# My new Narceus Americanus and inter-species terrarium



## satchellwk (Sep 5, 2011)

Well, I had a wild-caught narceus americanus a few months ago, but, because I couldnt find a mate for her, I ended up releasing her. However, I had kinda been regretting the decision, and have had a renwed interest in millipedes. It just so happens that about a month ago, I found a sub adult female narceus near my house. I had nothing else to do, so I went to where I saw her, and, somehow, she was under the exact same rock a month later. I brought her home and set up a terrarium for her in a 2.5 gallon critter keeper. Also in this terrarium, I'm going to try to have a multi-species enclosure. I have a half-coconut hide that 4 cave crickets hide in during the day. I'm also going to try to breed some isopods in here that I can put in other terrariums. I have both sow bugs and pill bugs (rolly pollies) in there, would either work as good detrivores? I also stuck a few snails and slugs in there, since they are easy to care forand shouldnt hurt anything. 
I also plan to add more millipedes in the future, including more narceus, some ivorys, bublebees, and scarlets (I plan to collect a few in florida this fall and try to breed them). When I do this, I will probable remove the crickets, or move the pedes to something bigger just to prevent overcrowding. 
Does anyone think that I will have any problems with this setup? 


Here are some pics:


----------



## catfishrod69 (Sep 5, 2011)

cool setup...only thing i could see going wrong is the cave crickets eating everyone else..


----------



## zonbonzovi (Sep 7, 2011)

Nice.  I have a similar setup with several native millipede species.  As suggested previously, it may be wise to remove the isopods if you intend to have offspring.  Not sure if anyone has witnessed eggs being eaten by them, but better safe than sorry until it's verified.


----------



## satchellwk (Sep 7, 2011)

Thanks!
About the crickets, I know what you're getting at, but my problem is that I have very limited space to set up a new enclosure, and even if I were to be unable to breed more isopods, there are still a million more in my back yard for free that I can get anytime. And, like I said, whenever I expand my millipede collection extensively, they will be seperated. Thanks for the concern, though. 
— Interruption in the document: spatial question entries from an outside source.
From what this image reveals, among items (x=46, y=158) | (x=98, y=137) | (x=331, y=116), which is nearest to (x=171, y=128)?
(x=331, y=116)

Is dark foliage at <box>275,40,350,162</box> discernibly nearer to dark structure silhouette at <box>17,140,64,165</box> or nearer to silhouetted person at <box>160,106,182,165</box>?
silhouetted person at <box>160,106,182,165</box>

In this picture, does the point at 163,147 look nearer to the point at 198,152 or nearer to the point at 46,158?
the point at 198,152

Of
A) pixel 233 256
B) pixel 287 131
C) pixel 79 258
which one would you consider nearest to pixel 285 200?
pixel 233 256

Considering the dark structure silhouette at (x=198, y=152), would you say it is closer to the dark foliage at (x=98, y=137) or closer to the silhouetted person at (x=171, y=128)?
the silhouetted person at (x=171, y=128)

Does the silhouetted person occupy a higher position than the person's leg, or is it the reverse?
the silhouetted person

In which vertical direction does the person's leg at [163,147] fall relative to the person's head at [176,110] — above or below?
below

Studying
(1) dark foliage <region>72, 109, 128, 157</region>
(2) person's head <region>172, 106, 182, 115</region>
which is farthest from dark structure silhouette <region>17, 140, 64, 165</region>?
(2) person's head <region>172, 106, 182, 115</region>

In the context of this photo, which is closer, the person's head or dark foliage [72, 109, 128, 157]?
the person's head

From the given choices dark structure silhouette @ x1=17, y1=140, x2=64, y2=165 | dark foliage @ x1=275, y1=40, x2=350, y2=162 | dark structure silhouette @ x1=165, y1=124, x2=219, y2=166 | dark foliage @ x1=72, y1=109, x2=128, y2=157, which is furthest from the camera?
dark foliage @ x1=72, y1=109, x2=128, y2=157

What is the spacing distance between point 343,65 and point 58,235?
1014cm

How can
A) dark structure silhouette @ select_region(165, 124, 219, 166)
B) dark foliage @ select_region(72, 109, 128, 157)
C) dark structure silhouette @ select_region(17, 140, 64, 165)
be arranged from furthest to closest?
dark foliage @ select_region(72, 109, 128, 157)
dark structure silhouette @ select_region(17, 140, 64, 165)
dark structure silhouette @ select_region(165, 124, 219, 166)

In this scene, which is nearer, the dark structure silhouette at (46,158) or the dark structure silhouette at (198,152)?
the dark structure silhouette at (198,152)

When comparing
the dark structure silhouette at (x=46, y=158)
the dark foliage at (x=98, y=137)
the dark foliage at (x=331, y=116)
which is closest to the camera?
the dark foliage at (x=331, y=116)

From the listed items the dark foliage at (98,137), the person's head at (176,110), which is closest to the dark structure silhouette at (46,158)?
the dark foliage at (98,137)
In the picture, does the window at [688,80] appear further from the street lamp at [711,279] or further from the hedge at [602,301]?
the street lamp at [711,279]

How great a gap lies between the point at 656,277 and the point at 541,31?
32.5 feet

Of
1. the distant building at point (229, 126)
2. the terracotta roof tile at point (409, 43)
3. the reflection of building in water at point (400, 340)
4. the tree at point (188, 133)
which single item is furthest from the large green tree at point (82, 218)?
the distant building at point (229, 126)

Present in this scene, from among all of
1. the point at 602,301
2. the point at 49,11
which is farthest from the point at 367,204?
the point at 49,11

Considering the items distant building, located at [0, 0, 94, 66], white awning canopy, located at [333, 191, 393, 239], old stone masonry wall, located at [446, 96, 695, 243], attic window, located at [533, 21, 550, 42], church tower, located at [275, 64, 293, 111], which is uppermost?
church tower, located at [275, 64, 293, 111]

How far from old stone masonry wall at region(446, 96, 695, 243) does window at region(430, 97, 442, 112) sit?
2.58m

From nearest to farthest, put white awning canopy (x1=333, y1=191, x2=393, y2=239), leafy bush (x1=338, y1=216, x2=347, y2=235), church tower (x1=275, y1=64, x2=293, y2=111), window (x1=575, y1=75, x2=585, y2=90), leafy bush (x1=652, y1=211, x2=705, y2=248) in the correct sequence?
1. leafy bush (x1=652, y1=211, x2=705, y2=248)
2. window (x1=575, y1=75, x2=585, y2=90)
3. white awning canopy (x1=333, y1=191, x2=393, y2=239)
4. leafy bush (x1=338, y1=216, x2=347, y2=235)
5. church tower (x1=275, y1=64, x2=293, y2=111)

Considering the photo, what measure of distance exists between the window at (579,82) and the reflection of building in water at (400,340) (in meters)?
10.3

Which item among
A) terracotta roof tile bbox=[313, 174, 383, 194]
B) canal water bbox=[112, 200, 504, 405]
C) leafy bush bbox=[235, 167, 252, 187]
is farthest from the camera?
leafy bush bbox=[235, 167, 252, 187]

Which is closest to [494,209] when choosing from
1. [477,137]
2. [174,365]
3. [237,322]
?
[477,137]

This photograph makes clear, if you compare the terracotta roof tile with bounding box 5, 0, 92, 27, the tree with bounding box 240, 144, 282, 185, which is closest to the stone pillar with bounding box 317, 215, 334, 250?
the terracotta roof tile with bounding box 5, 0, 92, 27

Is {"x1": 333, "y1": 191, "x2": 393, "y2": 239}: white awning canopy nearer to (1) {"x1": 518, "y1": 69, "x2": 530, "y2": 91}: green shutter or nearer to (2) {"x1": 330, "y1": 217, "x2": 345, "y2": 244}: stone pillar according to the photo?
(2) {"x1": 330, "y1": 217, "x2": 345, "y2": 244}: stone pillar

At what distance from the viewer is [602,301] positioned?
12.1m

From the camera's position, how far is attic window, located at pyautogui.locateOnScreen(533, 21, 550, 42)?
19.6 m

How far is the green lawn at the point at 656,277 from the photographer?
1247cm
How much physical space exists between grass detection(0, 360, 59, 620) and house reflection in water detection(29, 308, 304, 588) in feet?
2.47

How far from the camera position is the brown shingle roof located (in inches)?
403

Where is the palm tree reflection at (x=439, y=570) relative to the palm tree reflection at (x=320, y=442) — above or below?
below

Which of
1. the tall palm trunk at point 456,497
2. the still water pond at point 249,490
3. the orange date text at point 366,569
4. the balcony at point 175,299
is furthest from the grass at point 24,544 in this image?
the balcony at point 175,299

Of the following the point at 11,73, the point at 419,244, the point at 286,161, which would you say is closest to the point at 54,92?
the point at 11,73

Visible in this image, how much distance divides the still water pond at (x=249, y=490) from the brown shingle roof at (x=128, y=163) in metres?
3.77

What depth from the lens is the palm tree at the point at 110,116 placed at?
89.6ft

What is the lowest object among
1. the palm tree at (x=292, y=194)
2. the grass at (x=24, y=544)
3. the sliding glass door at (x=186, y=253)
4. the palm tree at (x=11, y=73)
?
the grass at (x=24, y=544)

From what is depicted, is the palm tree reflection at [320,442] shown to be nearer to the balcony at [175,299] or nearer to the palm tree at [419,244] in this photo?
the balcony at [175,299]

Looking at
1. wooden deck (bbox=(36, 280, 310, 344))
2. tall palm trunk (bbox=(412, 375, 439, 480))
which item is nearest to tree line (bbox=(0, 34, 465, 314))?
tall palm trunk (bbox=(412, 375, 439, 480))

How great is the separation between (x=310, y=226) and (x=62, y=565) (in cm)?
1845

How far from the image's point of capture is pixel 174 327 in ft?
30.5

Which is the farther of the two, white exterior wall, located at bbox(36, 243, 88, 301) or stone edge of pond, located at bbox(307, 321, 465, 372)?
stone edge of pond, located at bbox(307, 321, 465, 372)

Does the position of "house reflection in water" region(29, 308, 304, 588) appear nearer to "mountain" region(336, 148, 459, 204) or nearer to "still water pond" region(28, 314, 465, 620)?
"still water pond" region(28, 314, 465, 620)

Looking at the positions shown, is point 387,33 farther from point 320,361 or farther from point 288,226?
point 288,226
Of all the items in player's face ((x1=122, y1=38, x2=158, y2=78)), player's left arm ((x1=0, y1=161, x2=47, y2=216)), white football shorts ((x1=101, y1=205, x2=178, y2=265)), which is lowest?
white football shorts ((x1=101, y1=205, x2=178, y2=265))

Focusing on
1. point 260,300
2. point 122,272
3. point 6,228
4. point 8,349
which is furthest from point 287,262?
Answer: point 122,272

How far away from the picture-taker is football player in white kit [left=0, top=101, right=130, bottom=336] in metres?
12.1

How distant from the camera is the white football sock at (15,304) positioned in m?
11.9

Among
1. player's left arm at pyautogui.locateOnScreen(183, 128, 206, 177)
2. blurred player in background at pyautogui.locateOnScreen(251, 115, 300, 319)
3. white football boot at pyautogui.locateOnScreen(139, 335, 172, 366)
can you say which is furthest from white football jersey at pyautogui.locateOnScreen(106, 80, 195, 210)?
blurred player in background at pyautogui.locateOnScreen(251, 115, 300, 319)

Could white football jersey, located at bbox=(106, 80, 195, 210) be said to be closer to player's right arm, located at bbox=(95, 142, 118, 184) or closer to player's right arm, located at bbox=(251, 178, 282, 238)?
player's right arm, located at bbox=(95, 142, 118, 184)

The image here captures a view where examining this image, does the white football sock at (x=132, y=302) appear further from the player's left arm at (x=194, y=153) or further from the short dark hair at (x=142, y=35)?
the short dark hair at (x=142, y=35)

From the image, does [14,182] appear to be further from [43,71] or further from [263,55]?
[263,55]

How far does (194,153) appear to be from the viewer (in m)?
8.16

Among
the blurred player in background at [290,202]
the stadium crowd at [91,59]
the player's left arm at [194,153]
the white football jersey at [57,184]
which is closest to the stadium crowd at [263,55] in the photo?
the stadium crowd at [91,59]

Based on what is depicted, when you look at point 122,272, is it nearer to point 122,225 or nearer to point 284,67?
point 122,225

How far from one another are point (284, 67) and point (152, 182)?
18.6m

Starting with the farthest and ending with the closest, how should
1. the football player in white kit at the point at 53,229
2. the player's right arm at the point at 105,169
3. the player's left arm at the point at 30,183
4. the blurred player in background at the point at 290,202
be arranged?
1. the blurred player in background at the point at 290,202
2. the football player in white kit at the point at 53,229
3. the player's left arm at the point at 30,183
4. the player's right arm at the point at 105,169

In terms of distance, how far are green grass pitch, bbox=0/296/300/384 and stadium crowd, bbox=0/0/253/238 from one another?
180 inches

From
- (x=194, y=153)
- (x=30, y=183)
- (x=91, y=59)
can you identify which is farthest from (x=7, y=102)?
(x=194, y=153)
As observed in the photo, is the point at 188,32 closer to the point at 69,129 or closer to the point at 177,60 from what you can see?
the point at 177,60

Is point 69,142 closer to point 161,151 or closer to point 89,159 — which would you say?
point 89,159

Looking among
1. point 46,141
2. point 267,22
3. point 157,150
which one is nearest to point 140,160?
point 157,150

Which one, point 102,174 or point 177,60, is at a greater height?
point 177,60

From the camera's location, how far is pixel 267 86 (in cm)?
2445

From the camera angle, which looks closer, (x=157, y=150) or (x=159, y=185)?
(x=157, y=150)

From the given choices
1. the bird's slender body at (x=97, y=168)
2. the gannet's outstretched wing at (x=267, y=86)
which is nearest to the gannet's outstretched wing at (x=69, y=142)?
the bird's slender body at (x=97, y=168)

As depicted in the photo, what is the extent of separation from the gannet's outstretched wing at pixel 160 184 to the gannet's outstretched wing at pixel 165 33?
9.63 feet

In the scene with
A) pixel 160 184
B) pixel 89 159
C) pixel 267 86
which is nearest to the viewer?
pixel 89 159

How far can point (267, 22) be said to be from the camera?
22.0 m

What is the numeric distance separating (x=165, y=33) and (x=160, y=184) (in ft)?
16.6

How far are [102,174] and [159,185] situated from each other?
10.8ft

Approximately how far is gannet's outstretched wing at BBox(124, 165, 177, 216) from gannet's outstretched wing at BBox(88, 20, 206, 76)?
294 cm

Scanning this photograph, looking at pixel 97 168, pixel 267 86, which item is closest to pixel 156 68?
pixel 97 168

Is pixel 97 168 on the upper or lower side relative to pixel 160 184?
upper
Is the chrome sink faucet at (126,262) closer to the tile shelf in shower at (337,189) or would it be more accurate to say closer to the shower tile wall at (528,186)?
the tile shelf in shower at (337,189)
Also, I found another narceus last night. It's about the same size as the other, and I think that it's a female, but I can't be certain; she/he is really shy and rolls up whenever I try to look at her/his underside. 
I was wondering, though, at about what size do they become sexually mature? 

Also, zonbonzovi, I'm curious, what all species do you keep in this enclosure? Could you post some pics?


----------



## zonbonzovi (Sep 7, 2011)

satchellwk said:


> Also, I found another narceus last night. It's about the same size as the other, and I think that it's a female, but I can't be certain; she/he is really shy and rolls up whenever I try to look at her/his underside.
> I was wondering, though, at about what size do they become sexually mature?
> 
> Also, zonbonzovi, I'm curious, what all species do you keep in this enclosure? Could you post some pics?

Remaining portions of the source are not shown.